Jean-Etienne Liotard, « le peintre turc »Le musée d’art et d’histoire de Genève célèbre le tricentenaire de la naissance du grand portraitiste genevois en présentant, pour la première fois, la totalité de sa collection.
| Jean-Etienne Liotard Marie-Jeanne,
dite Mariette, de Bassompierre,
Vers 1783, 69 x 55 cm
© Photo : Nathalie Sabato, Musée
d'art et d'histoire |
Quelle est la place de cet artiste à Genève ?
Claire Stoullig, commissaire de l’exposition. Les œuvres de Liotard (1702-1789) sont au centre de notre collection. Les visiteurs viennent à Genève pour voir «des Liotard». L’artiste a été assez malin pour léguer son Autoportrait en habit turc à la bibliothèque de la ville. Dès lors, des dons de collectionneurs privés et des acquisitions ont permis d’enrichir le fonds permanent. Dernièrement, nous avons acheté la Nature morte au jeu de loto(1773-1775) ainsi qu’un Portrait de Dacier dont l’attribution n’a pas encore été confirmée. Deux siècles après la naissance de cette collection, nous comptons aujourd’hui quatre-vingt-huit pièces dont trente-huit pastels, trente-cinq dessins, quatre huiles, onze émaux et miniatures. Des œuvres qui révèlent ses talents dans différentes techniques et illustrent son refus de flatter les modèles. Miniaturiste de formation, Liotard devient, au cours de ses voyages, un portraitiste de renom.
Comment l’artiste était-il considéré par ses contemporains ?
Claire Stoullig. En règle générale, les pastellistes étaient moins bien considérés que les peintres au 18e siècle.

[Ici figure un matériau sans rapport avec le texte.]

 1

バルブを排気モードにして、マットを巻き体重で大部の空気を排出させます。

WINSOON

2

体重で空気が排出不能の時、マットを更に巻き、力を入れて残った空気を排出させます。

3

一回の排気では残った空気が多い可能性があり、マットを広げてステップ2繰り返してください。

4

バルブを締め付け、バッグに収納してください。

La place de peintre du roi ayant été offerte à Maurice Quentin de la Tour, la carrière française de Liotard se limita à des commandes de quelques grandes figures nationales. Les portraits de Voltaire et de Rousseau, malheureusement perdus, illustrent la notoriété du pastelliste. À la fois très accepté, au regard des nombreux prix qu’il a remportés, Liotard dérangeait aussi par la touche réaliste de ses œuvres. Son retour à Genève, en 1753, est accueilli avec enthousiasme par la haute société. Aujourd’hui encore certaines grandes familles possèdent des portraits de sa main. Plus qu’un peintre genevois, Liotard est un artiste typique du siècle des Lumières.

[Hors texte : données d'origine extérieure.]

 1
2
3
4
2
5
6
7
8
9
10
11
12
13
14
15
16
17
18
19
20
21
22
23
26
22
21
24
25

Quels étaient ses commanditaires ?
Claire Stoullig. Ses nombreux voyages lui ont valu des commandes de tous les horizons. Marie-Thérèse d’Autriche a certainement été l’une de ses plus ferventes admiratrices. L’artiste réalisa des portraits de poche de tous ses enfants et conserva une relation très amicale avec l’impératrice. Le docteur Théodore Tronchin appréciait également le travail de l’artiste comme en témoigne le portrait de sa femme. Le Palais des Windsor présente une importante collection de portraits de des familles Spencer et Stuart, œuvres réalisées lors de ses fréquents séjours en Grande-Bretagne entre 1753 et 1774. Parmi les autres lieux de conservation de son travail, citons le Cabinet des arts graphiques au Louvre, le Rijskmuseum d’Amsterdam, la Gemäldegalerie de Dresde et le musée Boymans de Rotterdam.
Liotard : peintre orientaliste ?
Claire Stoullig. L’artiste a vécu quatre ans en Orient et en a rapporté une vision très personnelle. Contrairement à ses contemporains, il observe et reproduit fidèlement les personnages qu’il rencontre. Comme à son habitude, l’artiste ne fait pas dans l’artifice. C’est avec des moyens réduits, un crayon et du papier, qu’il tente de s’approcher d’une vérité physique et psychologique. De cette période, nous ne possédons que peu de témoignages sinon ce Portrait de madame Frémot et l’image du «peintre turc» en costume et barbe longue.